Primo, je ne m’attends à aucun respect de votre part, sinon, je vous en témoignerais. Même s’il m’inspire quelque sympathie, je n’ai pas le défaut de M. Mélenchon, qui frappe sur tout ce qui bouge mais ne supporte pas qu’on l’attaque. Alors, insultez-moi, mon brave, et profitez-en, puisque c’est gratuit (en attendant une prochaine taxe inventée par le capitaine de pédalo). Au-delà du grotesque, les petites histoires de Spartafumier sont un océan de merde qu’il déverse quotidiennement sur de braves gens qui ne lui ont rien fait. (Voir ce que j’appelle la « parabole Claire Chazal »). Si j’ai recours à la violence (verbale) c’est pour m’opposer à la sienne, fort policée, certes, mais meurtrière. De plus, je ne supporte pas les polémistes mielleux dans son genre qui ne répondent JAMAIS aux questions et aux objections de leurs adversaires.
Secundo, vous seriez surpris de savoir à quel point je me tape de la charte. J’ai dépassé l’âge de la maternelle, et je n’ai pas (encore) celui de la maison de retraite. Agoravox n’étant pas frappé de modérationnite obsessionnelle, je m’y exprime à l’occasion. Si vous êtes attentif, vous aurez vu que j’aime changer de style et d’approche selon la nature de mon interlocuteur. Cela dit, je fuis à toutes jambes les sites où la censure est la règle, comme par exemple celui de Marianne.

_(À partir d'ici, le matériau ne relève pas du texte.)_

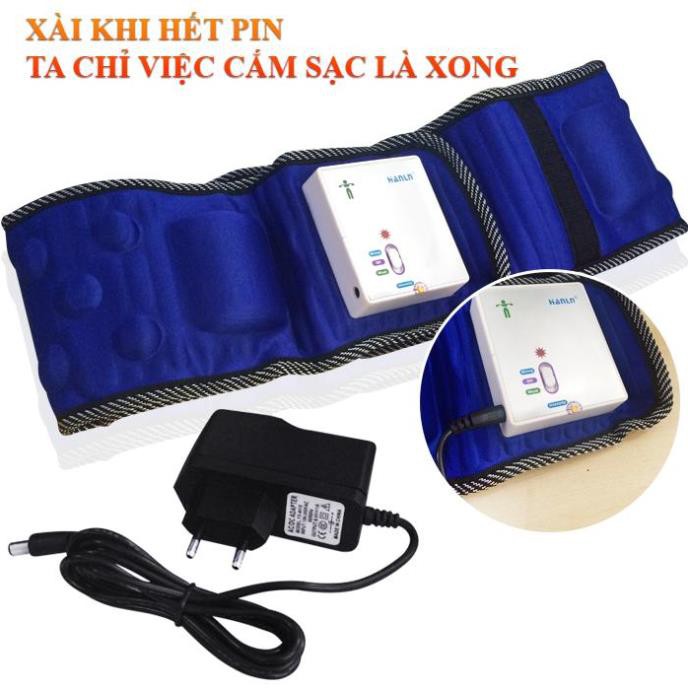 Đai massage giảm mỡ bụng Vibroaction x5 LOAI 1 tích hợp pin sạc CHÍNH HÃNG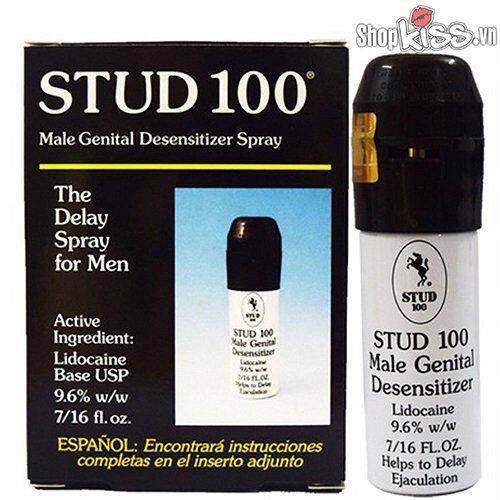 Chai xịt Stud 100 kéo dài thời gian quan hệ chống xuất tinh sớm 10ml Chai xịt Stud 100 kéo dài thời gian quan hệ chống xuất tinh sớm 10ml
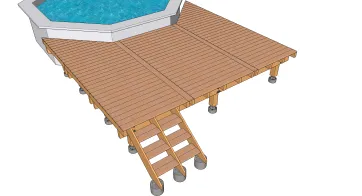 Ansicht der Terrassendielen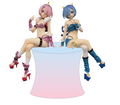 Re:Zero Starting Life in Another World Noodle Stopper Figure: Demon Costume Rem & Ram thumbnail 1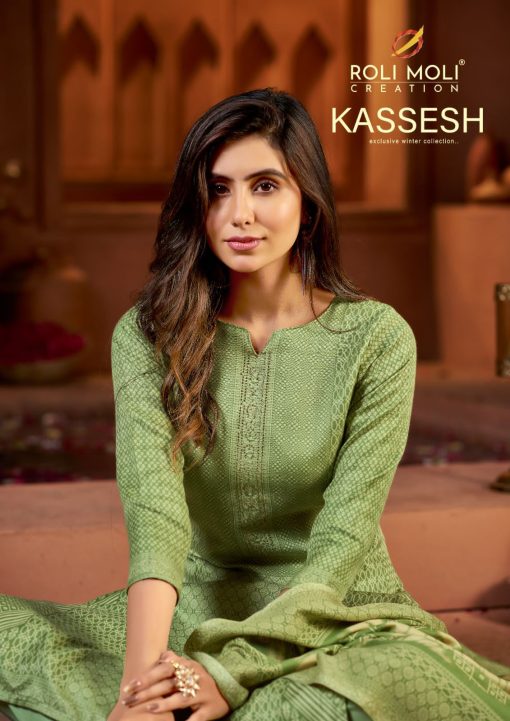 Roli Moli Kassesh Pashmina Salwar Suit Catalog 8 Pcs 2 510x721 - Roli Moli Kassesh Pashmina Salwar Suit Catalog 8 Pcs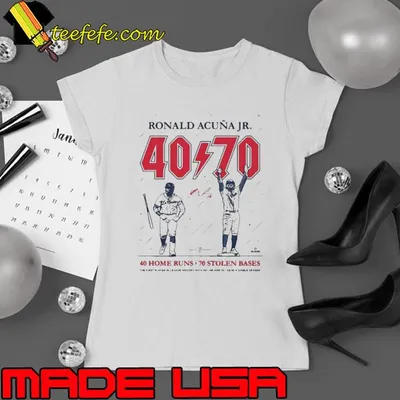 Ronald Acuna Jr 40 Home Runs 70 Stolen Bases Shirt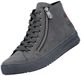 Rieker damessneaker met hoge schacht L2520-45 grijs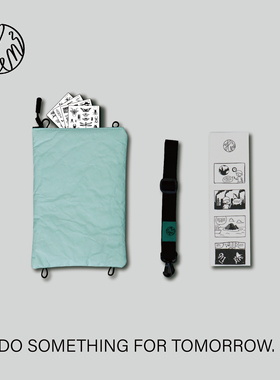 【社会现象】DIY防水贴纸随意斜跨包杜邦背包便携手机钥匙包出街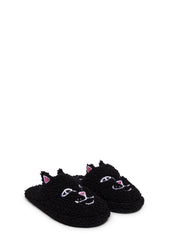 Jerm Face Fuzzy House Slippers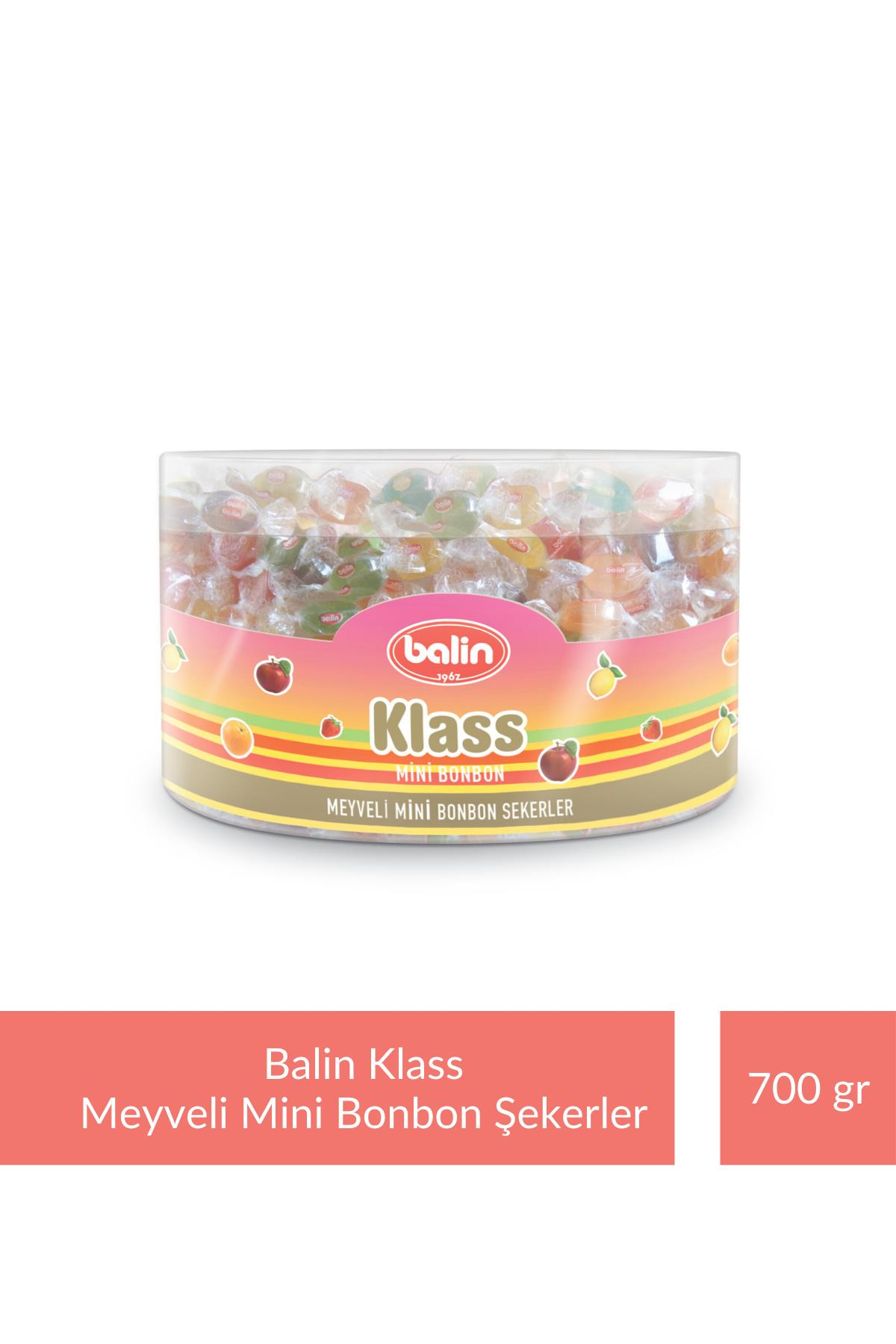 Balin Kutu Klass Meyveli Mini Bonbon Şekerler 700 gr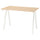 TROTTEN desk, ash effect/white, 120x70 cm
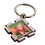Square Full Color Key Ring, Price/each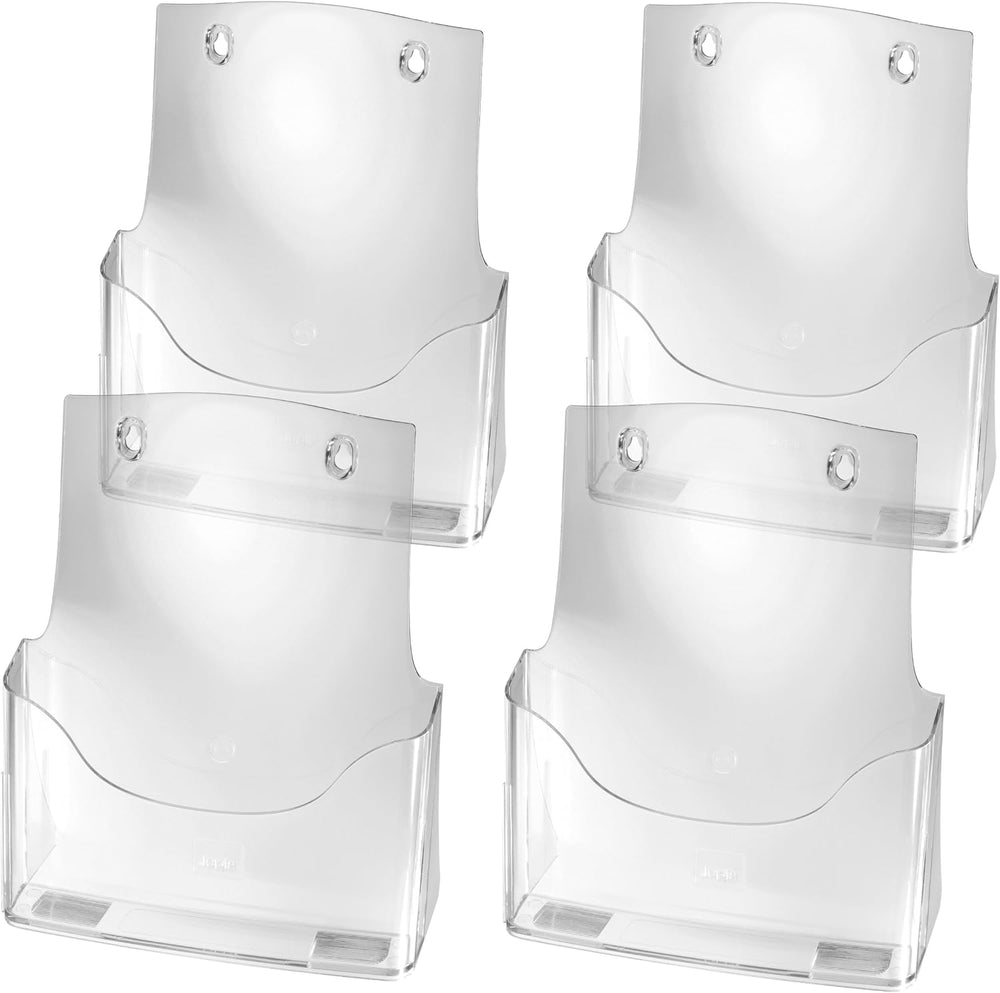 Sigel LH110 Table-Top Literature Holder, for A4, acrylic, clear, 4 pcs.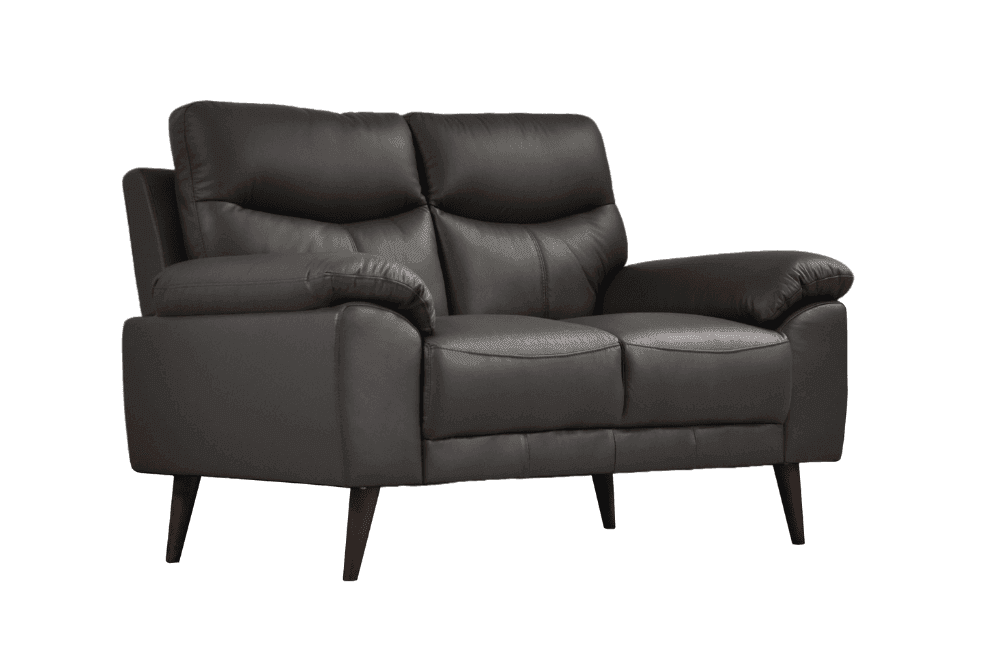 Vantage Genuine Leather Grey 2+1+1 Seater Sofa Set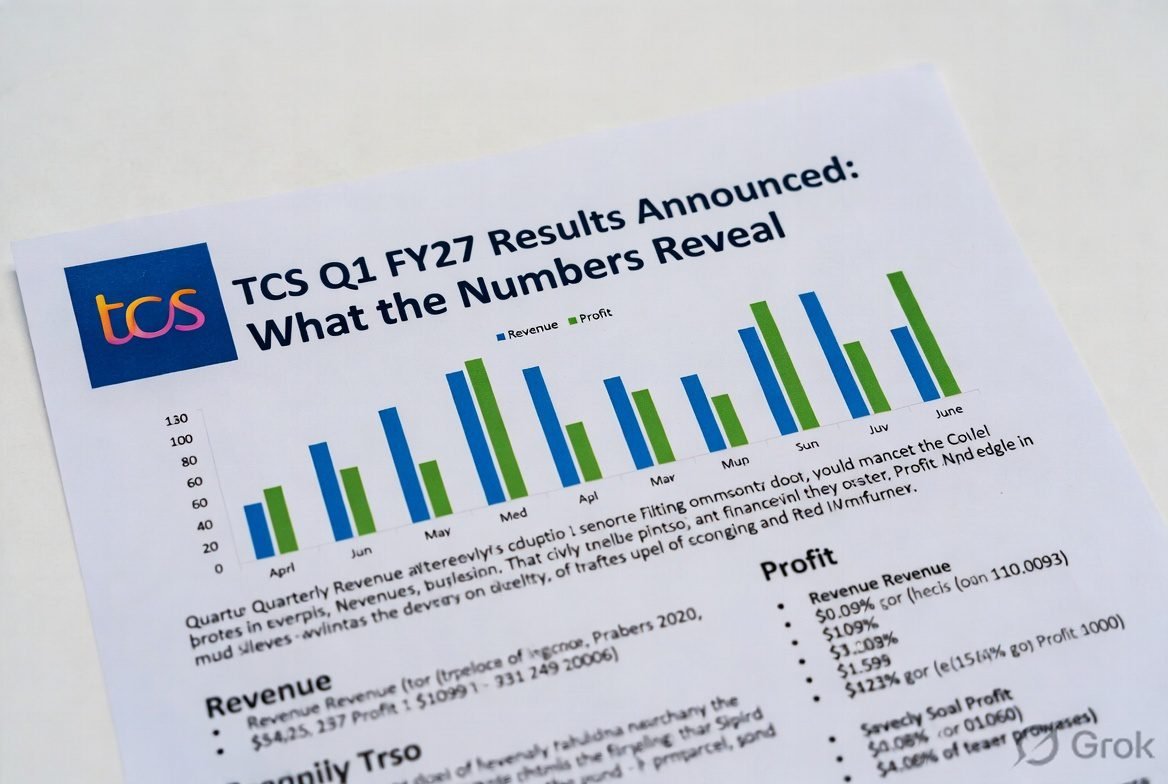 TCS Q1 FY27 results announced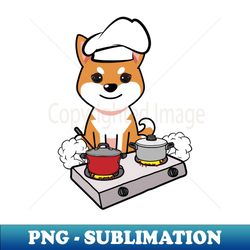 cute orange dog is cooking - special edition sublimation png file - unleash your creativity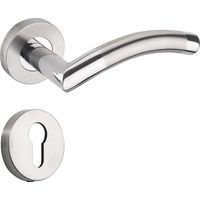RGE Poignée de porte d'intérieur 1 pièce ensemble poignée de porte poignée de porte poignée de porte en acier inoxydable poignée de porte poignée de porte intérieure avec guirlande
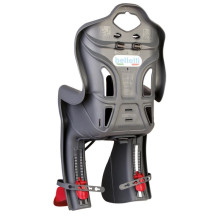 Bicycle child seat Bellelli, grey, at the back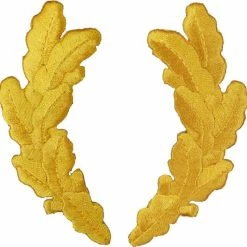 Rothco Gold - Military Scrambled Eggs Sew On Patch Pair Patches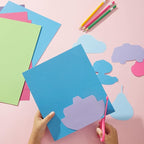 LIVHOLIC 200 Colored Cardstock Paper, Colorful Card Stock 250 GSM Heavy Weight - Image 5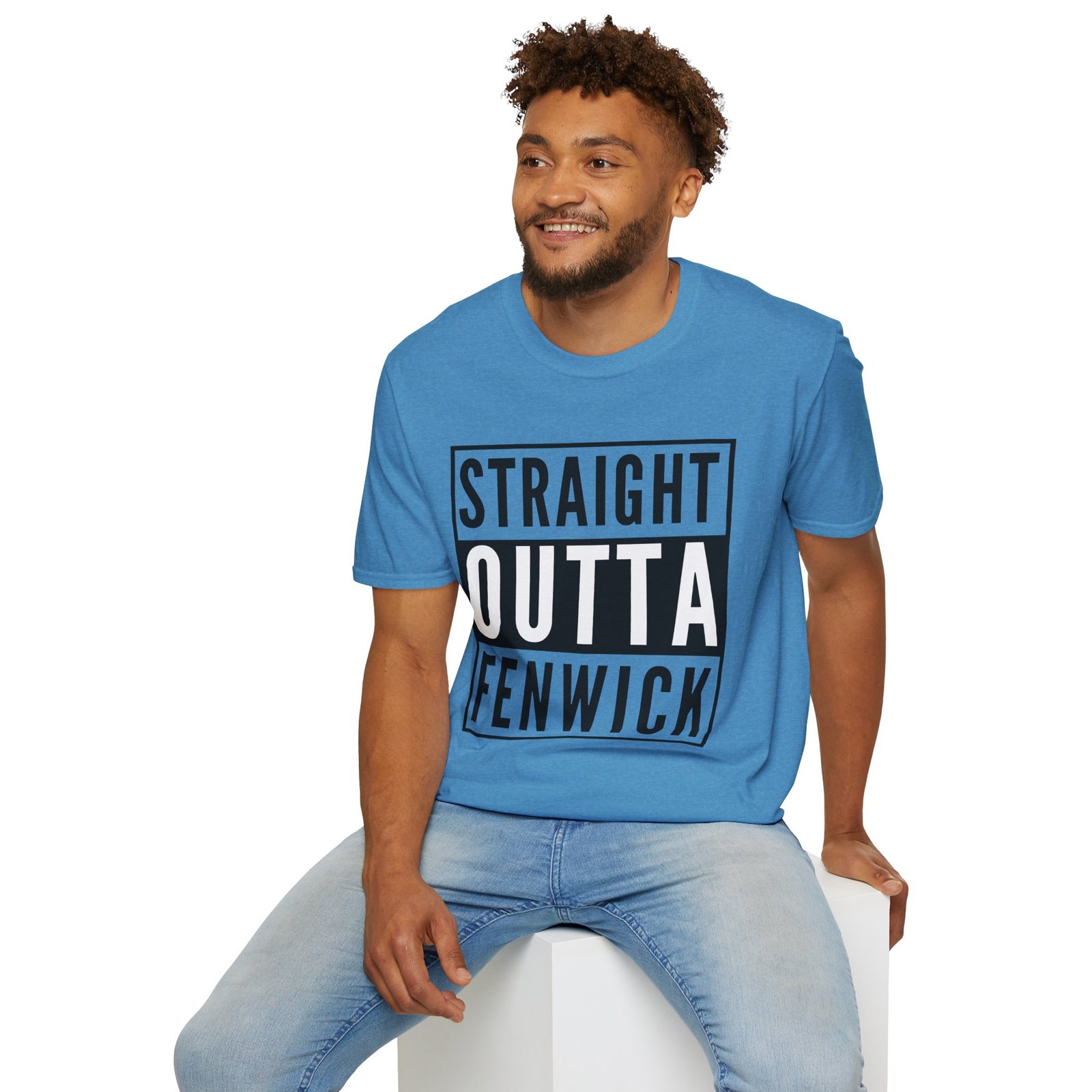 Straight Outta Fenwick Unisex Softstyle T-Shirt - Image 13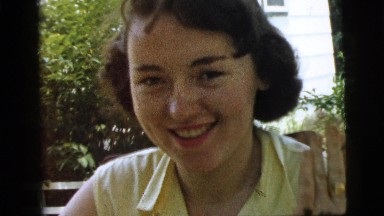 1961: a close up of a girl is seen CAMDEN, NEW JERSEY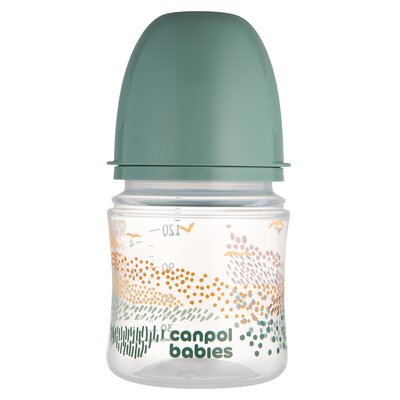Canpol Babies Butelka antykolkowa EasyStart Mountains 120ml green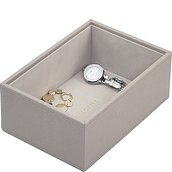 Stackers Jewelry box mini open taupe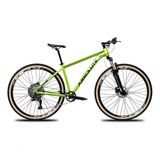Bicicleta Aro 29 Absolute Nero 5 Aluminio 12v Garfo C/trava K7 Freios Hidráulicos Kit 1x12 Pneu C/faixa - Verde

Tertio, s’il vous arrive un jour, ou à votre ami Spartatruc, d’être privés de la liberté de parole, je serai le premier, malgré toute l’inimitié que j’ai pour vous, à prendre votre défense.
Poli, oui, d’habitude, mais pas avec les gens comme vous. Reportez-vous à ma parabole sur Claire Chazal, dans un autre fil de commentaires - sur Emilie et sa Clio. Quand on déverse en permanence de la merde sur les autres, il ne faut pas s’étonner d’en recevoir aussi.
Spartacon ne se foule même plus à inventer ses histoires débiles. Pour celle-ci, il a honteusement pompé le scénario d’un film de Jacques Maillot, La mer à boire.
Ce qui ruisselle surtout, c’est la matière grise dans la poubelle qui lui sert de crâne.